WHAT IS EXPECTED: Transcribe the items word for word, beginning with the very first line and continuing through the line that contains "17.3 metres".

## Start DATA SUPPLIED

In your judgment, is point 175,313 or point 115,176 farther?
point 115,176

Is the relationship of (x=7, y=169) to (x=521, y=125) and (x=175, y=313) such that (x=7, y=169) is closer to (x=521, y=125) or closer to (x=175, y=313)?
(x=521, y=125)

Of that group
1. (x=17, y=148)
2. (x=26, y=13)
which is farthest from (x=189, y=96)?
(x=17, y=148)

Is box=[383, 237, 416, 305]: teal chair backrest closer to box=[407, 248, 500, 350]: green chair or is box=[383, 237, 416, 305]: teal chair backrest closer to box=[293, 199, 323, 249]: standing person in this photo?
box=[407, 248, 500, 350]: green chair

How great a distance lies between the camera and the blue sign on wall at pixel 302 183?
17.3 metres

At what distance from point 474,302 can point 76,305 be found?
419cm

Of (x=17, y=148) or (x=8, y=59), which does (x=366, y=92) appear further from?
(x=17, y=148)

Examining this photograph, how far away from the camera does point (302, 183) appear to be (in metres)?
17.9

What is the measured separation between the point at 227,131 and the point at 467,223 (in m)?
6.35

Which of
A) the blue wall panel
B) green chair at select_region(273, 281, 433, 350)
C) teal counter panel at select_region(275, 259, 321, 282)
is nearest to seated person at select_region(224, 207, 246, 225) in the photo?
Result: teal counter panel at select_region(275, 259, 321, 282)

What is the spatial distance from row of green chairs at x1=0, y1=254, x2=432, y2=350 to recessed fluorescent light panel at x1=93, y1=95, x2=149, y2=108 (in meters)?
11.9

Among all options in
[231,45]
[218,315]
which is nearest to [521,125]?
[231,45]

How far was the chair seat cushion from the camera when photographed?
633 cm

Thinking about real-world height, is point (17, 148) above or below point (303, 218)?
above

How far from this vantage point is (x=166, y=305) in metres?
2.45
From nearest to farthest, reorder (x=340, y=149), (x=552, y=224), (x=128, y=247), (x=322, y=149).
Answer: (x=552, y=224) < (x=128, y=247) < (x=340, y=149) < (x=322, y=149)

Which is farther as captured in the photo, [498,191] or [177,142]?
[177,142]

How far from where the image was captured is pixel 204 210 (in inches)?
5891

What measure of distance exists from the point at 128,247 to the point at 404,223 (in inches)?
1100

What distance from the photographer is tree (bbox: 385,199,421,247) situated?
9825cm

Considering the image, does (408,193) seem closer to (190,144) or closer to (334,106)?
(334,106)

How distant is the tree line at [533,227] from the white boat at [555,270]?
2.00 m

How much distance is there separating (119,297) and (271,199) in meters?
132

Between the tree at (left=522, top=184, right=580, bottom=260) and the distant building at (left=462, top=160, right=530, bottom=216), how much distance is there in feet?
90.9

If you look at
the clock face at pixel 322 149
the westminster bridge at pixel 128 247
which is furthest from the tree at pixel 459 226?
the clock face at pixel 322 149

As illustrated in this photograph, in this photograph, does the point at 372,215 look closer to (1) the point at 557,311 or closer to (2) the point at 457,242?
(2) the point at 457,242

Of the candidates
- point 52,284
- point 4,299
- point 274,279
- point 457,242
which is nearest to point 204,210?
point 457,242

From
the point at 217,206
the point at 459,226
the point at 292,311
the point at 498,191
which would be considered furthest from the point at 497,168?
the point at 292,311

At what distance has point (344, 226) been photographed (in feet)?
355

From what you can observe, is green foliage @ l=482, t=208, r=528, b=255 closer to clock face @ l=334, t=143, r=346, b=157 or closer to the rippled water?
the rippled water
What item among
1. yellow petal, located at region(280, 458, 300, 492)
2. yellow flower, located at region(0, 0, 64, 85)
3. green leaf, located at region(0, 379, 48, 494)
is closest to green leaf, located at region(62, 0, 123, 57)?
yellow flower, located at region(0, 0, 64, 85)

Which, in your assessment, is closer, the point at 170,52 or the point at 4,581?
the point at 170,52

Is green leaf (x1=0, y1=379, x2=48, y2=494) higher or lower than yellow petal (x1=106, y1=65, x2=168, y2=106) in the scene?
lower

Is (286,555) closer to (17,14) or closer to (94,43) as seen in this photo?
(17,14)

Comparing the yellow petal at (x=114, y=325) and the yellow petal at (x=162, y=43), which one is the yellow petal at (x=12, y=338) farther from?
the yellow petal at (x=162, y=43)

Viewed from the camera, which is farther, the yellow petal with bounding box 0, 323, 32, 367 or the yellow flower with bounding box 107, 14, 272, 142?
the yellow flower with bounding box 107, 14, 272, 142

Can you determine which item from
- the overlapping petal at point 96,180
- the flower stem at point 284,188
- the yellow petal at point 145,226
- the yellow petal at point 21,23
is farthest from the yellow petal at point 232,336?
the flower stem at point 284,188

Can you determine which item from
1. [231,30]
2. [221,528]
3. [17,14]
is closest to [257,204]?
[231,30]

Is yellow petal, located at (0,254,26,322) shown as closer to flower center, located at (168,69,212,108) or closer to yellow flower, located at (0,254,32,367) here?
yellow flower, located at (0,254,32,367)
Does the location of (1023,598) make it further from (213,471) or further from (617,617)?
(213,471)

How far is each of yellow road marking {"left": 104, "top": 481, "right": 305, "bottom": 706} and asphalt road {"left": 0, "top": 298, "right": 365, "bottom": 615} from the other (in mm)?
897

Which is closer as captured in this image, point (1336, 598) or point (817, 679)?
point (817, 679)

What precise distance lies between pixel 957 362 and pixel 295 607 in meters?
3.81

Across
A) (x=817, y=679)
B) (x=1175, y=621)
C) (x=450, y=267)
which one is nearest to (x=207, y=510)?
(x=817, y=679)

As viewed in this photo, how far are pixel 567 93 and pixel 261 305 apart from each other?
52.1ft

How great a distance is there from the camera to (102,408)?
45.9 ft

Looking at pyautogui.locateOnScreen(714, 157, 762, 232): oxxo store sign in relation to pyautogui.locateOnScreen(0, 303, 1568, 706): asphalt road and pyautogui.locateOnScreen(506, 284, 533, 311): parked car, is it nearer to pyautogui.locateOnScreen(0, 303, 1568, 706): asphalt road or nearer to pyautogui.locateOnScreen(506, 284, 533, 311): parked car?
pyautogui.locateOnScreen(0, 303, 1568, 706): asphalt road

## End DATA SUPPLIED

COMPLETED EXERCISE:
In your judgment, is point 175,313 or point 115,176 farther?
point 115,176

Is the relationship of (x=7, y=169) to (x=521, y=125) and (x=175, y=313) such that (x=7, y=169) is closer to (x=521, y=125) or closer to (x=175, y=313)?
(x=521, y=125)

Of that group
1. (x=17, y=148)
2. (x=26, y=13)
which is farthest from (x=189, y=96)?
(x=17, y=148)

Is box=[383, 237, 416, 305]: teal chair backrest closer to box=[407, 248, 500, 350]: green chair or is box=[383, 237, 416, 305]: teal chair backrest closer to box=[293, 199, 323, 249]: standing person in this photo?
box=[407, 248, 500, 350]: green chair

How great a distance lies between the camera and the blue sign on wall at pixel 302 183?
17.3 metres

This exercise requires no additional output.